TARTIŞMA Çalışmanın sonuçlarını yorumlarken, NCCP'nin acil servislerde danışmanlık gerektiren en sık nedenlerden biri olduğunu düşünmek gerekmektedir. Toplumsal düzeyde, NCCP ile ilişkili maliyetlerin anjina ve miyokard enfarktüsüyle ilişkili kombine maliyetlerden daha fazla olduğu düşünülmektedir.
TARTIŞMA Bu hastaların tıbbi kaynak kullanımında azalma sağlık sistemlerindeki yükü hafifletebilir. NCCP için daha ileri tıbbi konsültasyonlara neden olabilecek olası faktörlerin daha iyi anlaşılması ve risk altındaki hastaları hedef almak bu sorunun önlenmesinde önemli bir adımdır.
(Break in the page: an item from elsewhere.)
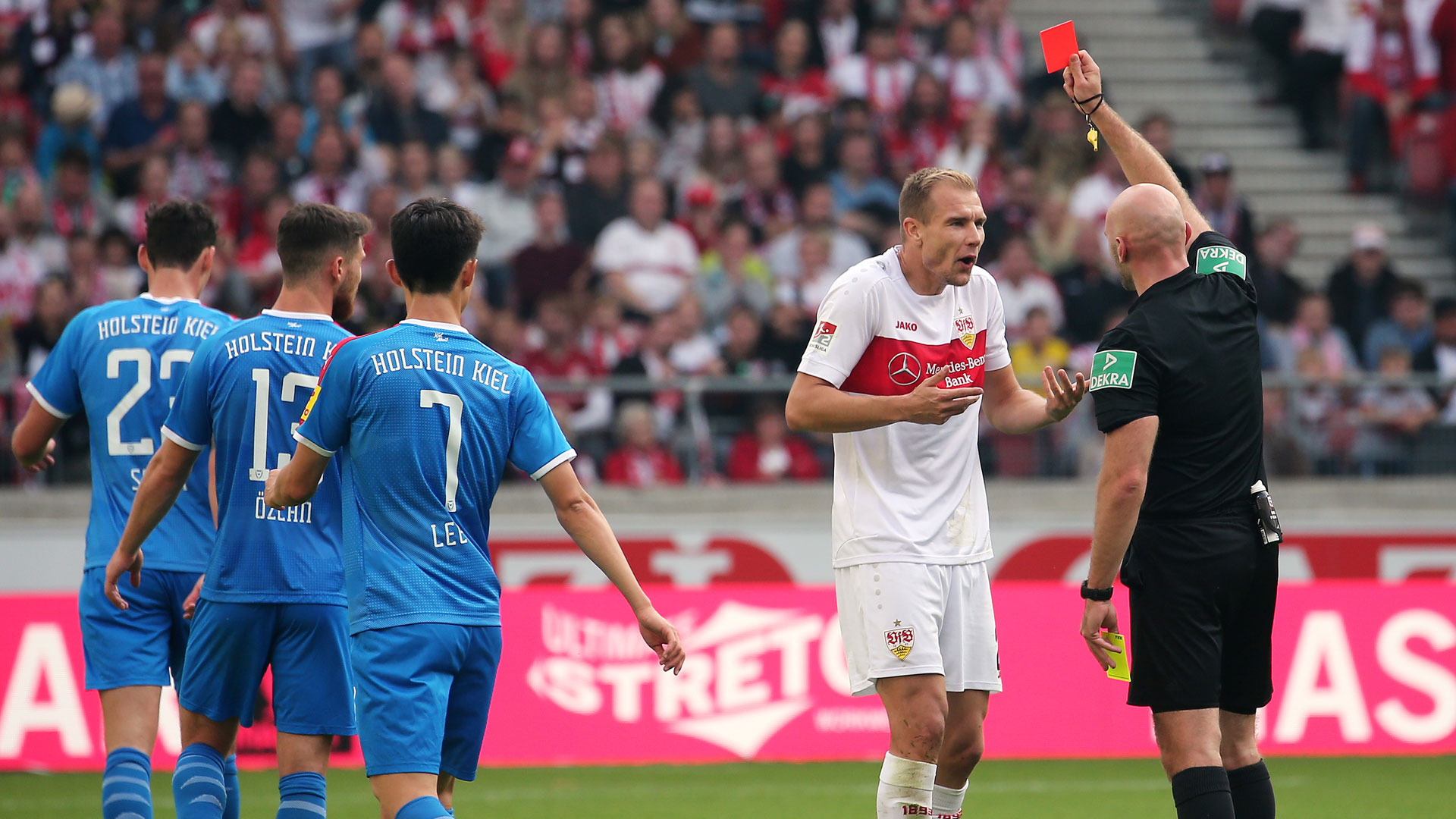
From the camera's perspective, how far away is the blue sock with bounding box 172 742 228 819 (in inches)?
211

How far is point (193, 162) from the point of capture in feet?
44.7

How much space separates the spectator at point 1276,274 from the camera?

TARTIŞMA Çalışmada, NCCP'li hastalarda artmış bir sağlık hizmeti kullanımı ile bağımsız olarak ilişkili olduğu düşünülen faktörlerin olduğu gösterilmiştir.
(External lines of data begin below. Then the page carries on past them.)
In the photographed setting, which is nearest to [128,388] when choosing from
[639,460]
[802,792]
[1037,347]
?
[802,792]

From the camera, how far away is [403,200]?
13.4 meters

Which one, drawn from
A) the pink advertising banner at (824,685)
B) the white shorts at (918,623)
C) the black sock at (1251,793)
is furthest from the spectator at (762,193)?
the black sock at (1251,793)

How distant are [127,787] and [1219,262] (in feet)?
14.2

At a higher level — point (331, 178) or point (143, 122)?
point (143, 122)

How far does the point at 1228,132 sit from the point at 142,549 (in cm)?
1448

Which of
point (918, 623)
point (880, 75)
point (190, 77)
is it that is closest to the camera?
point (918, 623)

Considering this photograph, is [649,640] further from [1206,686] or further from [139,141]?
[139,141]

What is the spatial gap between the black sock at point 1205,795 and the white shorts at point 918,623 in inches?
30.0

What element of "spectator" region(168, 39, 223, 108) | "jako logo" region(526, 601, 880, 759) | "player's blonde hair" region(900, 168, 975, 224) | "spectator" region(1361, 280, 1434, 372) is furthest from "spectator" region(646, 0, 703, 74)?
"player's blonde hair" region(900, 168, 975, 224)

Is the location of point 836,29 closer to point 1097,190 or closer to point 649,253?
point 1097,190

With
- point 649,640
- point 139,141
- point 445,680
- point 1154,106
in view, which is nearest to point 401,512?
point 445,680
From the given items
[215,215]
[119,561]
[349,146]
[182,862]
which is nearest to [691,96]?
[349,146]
TARTIŞMA Çalışmanın kısıtlılıkları; NCCP için geçmiş konsültasyonların kontrol edilmesinin incelenen değişkenlerin etkisini zayıflatmıştır. Katılımcıların yaklaşık % 30'u anketleri geri göndermemiş ve bu durum araştırılan bazı değişkenler için mevcut verileri azaltmıştır.
TARTIŞMA Anketleri cevaplayanlarla cevaplamayanlar arasında bilinen tıbbi durum varlığının, çalışma durumunun ve yaşın yani sonuçları etkilemiş olabilecek faktörlerin arasında önemli farklar mevcuttur. Toplam konsültasyon sayısının hatırlama yanlılığı sebebiyle etkilenmiş olabileceği ancak sadece altı aylık bir dönem araştırıldığı için bu etkinin sınırlı olduğu düşünülmektedir. ED'ye başvuran hastalarda yapıldığı için sonuçlarının diğer tıbbi ortamlara ne ölçüde genellenebileceği bilinmemektedir.
SONUÇ Çalışma, NCCP'li hastaların önemli bir kısmında, ED'den taburcu olduktan sonra çoklu tıbbi konsültasyon riskinin yüksek olduğunu, bu durumun da NCCP’nin şiddeti, sıklığı ve günlük işleyiş üzerindeki etkisiyle ilişkili olduğunu göstermektedir.
SONUÇ Sonuç olarak psikolojik sıkıntıların ve şiddetli NCCP vakalarının erken tanınması, hastaların kanıt temelli tedavilere yönelmesine ve sağlık hizmetlerinin kullanımının azaltılmasına katkıda bulunacaktır.